Some scholars flatly reject the existence of this category, opining that failure of modern attempts to identify a phonetic in a compound is due simply to our not looking at ancient "secondary readings", which were lost over time. For example, the character 安 ān "peace", a combination of "roof" 宀 and "woman" 女, is commonly cited as an ideogrammic compound, purportedly motivated by a meaning such as "all is peaceful with the woman at home". However, there is evidence that 女 was once a polyphone with a secondary reading of*an, as may be gleaned from the set 妟 yàn "tranquil", 奻 nuán "to quarrel", and 姦 jiān "licentious". Supporting this reasoning is the fact that modern interpretations often neglect archaic forms that were in use when the characters were created.
These arguments notwithstanding, there are some characters that do appear to genuinely belong to this category.
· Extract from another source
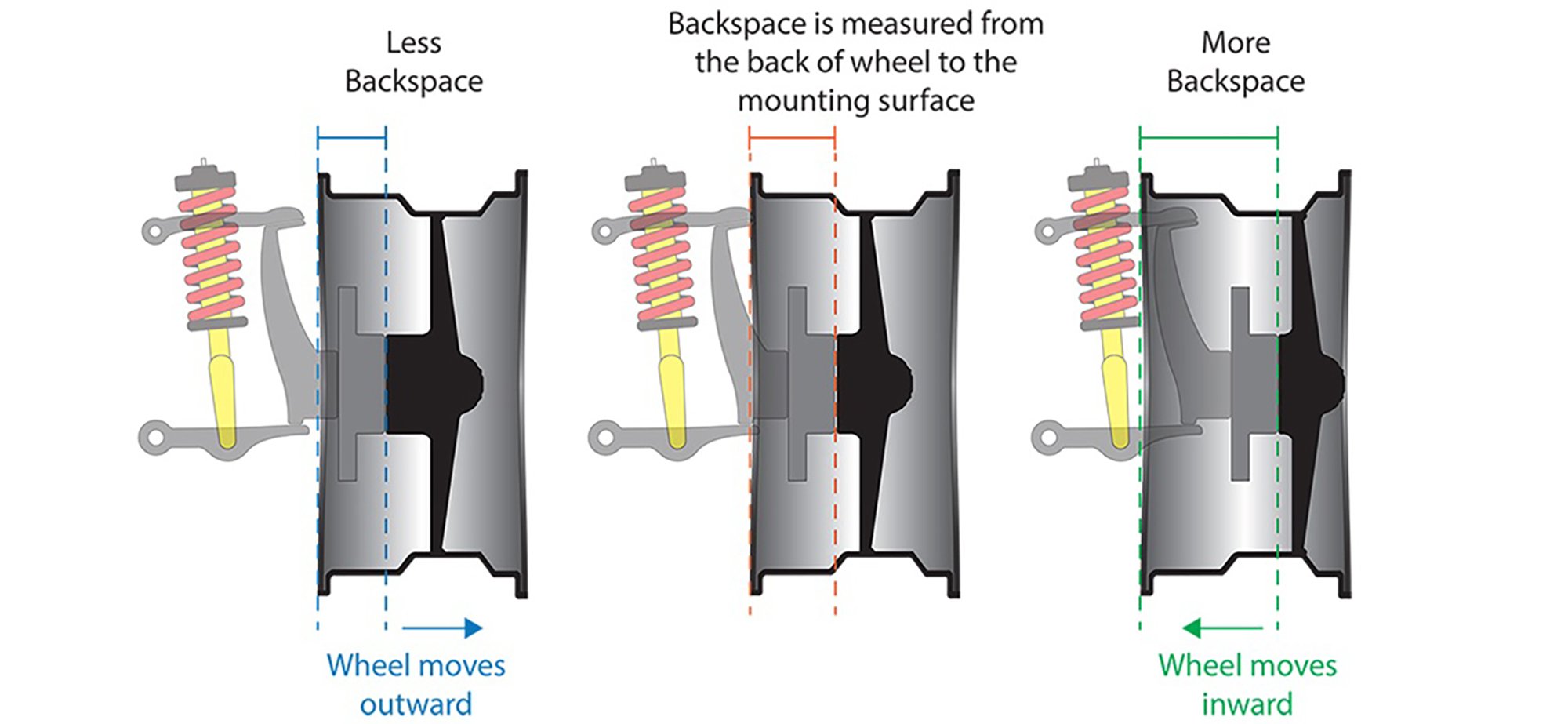 Less Backspace

Backspace is measured from the back of wheel to the mounting surface

More Backspace

Wheel moves outward

Wheel moves inward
It is doubtful that secondary readings can be found for many cases, and the characters 林, 森, 明, 休, and 好 are all attested in oracle bone script, with the same components as the modern forms.
By far the most numerous category are the phono-semantic compounds, also called semantic-phonetic compounds or pictophonetic compounds. These characters are composed of two parts: one of a limited set of pictographs, often graphically simplified, which suggests the general meaning of the character, and an existing character pronounced approximately as the new target word.
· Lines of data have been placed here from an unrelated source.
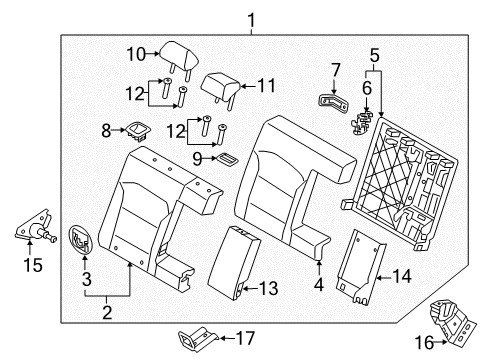 1
10
12
11
7
5
6
8
12
9
15
3
2
13
4
14
17
16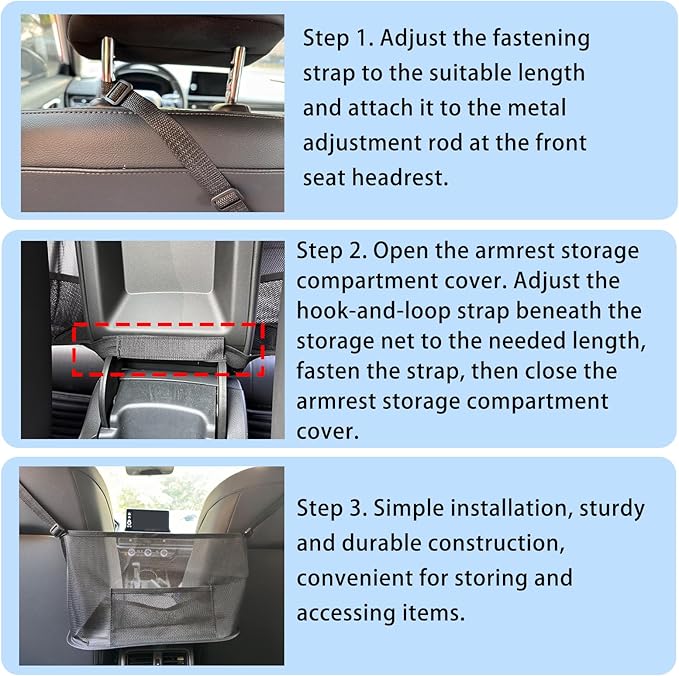 Step 1. Adjust the fastening strap to the suitable length and attach it to the metal adjustment rod at the front seat headrest.

Step 2. Open the armrest storage compartment cover. Adjust the hook-and-loop strap beneath the storage net to the needed length, fasten the strap, then close the armrest storage compartment cover.

Step 3. Simple installation, sturdy and durable construction, convenient for storing and accessing items.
Examples are 河 hé "river", 湖 hú "lake", 流 liú "stream", 沖 chōng "riptide" (or "flush"), 滑 huá "slippery". All these characters have on the left a radical of three short strokes, which is a simplified pictograph for a river, indicating that the character has a semantic connection with water; the right-hand side in each case is a phonetic indicator. For example, in the case of沖 chōng (Old Chinese /druŋ/), the phonetic indicator is 中 zhōng (Old Chinese /truŋ/), which by itself means "middle". In this case it can be seen that the pronunciation of the character is slightly different from that of its phonetic indicator; this process means that the composition of such characters can sometimes seem arbitrary today. Further, the choice of radicals may also seem arbitrary in some cases; for example, the radical of 貓 māo "cat" is 豸 zhì, originally a pictograph for worms, but in characters of this sort indicating an animal of any sort.
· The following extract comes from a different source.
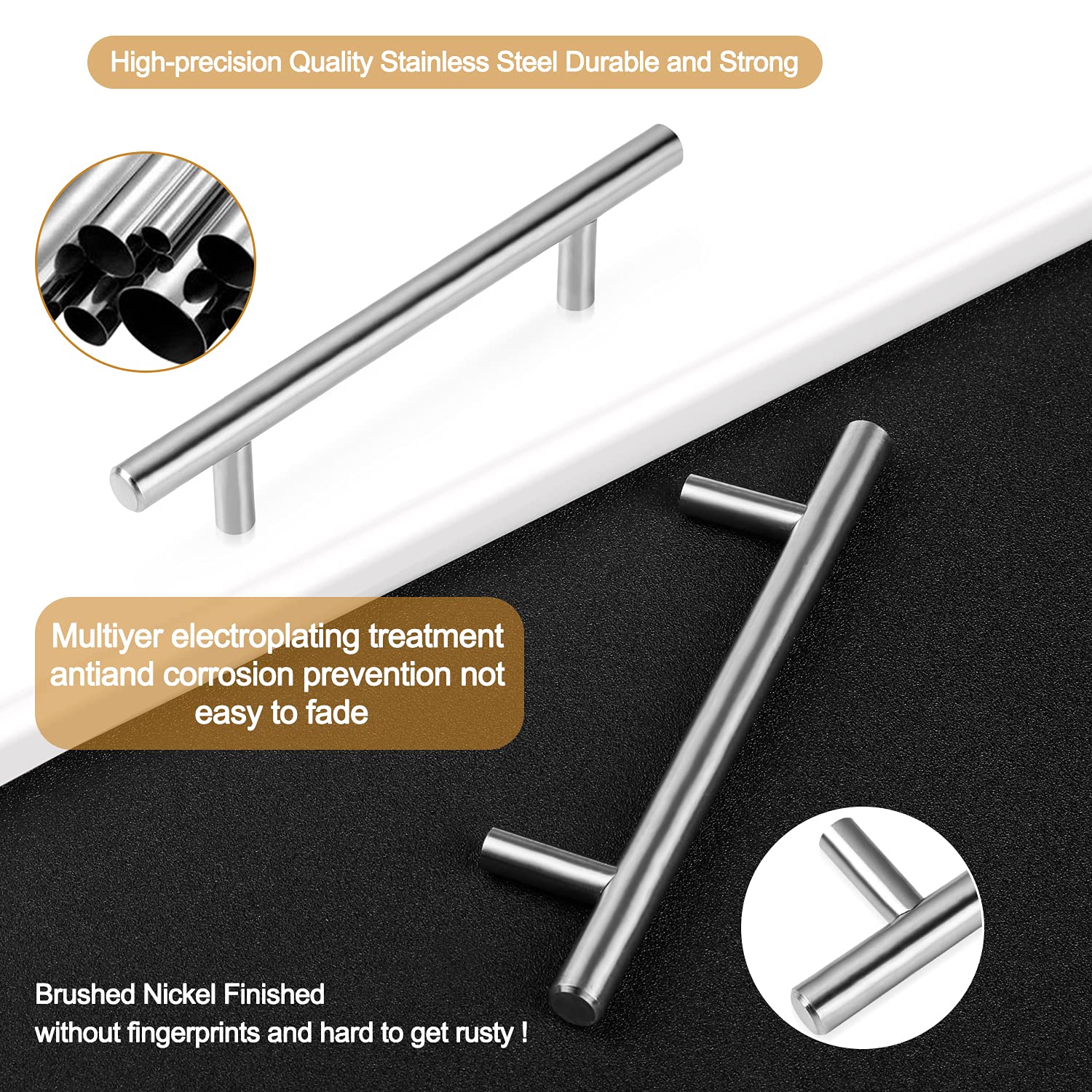 High-precision Quality Stainless Steel Durable and Strong

Multiyer electroplating treatment antiand corrosion prevention not easy to fade

Brushed Nickel Finished
without fingerprints and hard to get rusty !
Xu Shen (c. 100 CE) placed approximately 82% of characters into this category, while in the Kangxi Dictionary (1716 CE) the number is closer to 90%, due to the extremely productive use of this technique to extend the Chinese vocabulary.
This method is still sometimes used to form new characters, for example 钚 bù "plutonium") is the metal radical 金 jīn plus the phonetic component 不 bù, described in Chinese as "不gives sound, 金 gives meaning". Many Chinese names of elements in the periodic table and many other chemistry-related characters were formed this way.
Characters in this category originally didn't represent the same meaning but have bifurcated through orthographic and often semantic drift. For instance, 考 kǎo "to verify" and 老 lǎo "old" were once the same character, meaning "elderly person", but detached into two separate words. Characters of this category are rare, so in modern systems this group is often omitted or combined with others.
Also called borrowings or phonetic loan characters, this category covers cases where an existing character is used to represent an unrelated word with similar pronunciation; sometimes the old meaning is then lost completely, as with characters such as 自 zì, which has lost its original meaning of "nose" completely and exclusively means "oneself", or 萬 wàn, which originally meant "scorpion" but is now used only in the sense of "ten thousand".